**Exercise details:** Format the material as a two-column CSV with columns "query" and "result", one row per record, putting each record's text and its answer in a single quoted field with line breaks replaced by spaces.

**Source records:**
--- begin ---

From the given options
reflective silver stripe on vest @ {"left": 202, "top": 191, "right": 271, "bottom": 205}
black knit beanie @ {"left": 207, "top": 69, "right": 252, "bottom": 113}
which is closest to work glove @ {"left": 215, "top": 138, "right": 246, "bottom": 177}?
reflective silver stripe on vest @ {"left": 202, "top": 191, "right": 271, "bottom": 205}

--- end ---

**Task solution:**
query,result
"From the given options reflective silver stripe on vest @ {""left"": 202, ""top"": 191, ""right"": 271, ""bottom"": 205} black knit beanie @ {""left"": 207, ""top"": 69, ""right"": 252, ""bottom"": 113} which is closest to work glove @ {""left"": 215, ""top"": 138, ""right"": 246, ""bottom"": 177}?","reflective silver stripe on vest @ {""left"": 202, ""top"": 191, ""right"": 271, ""bottom"": 205}"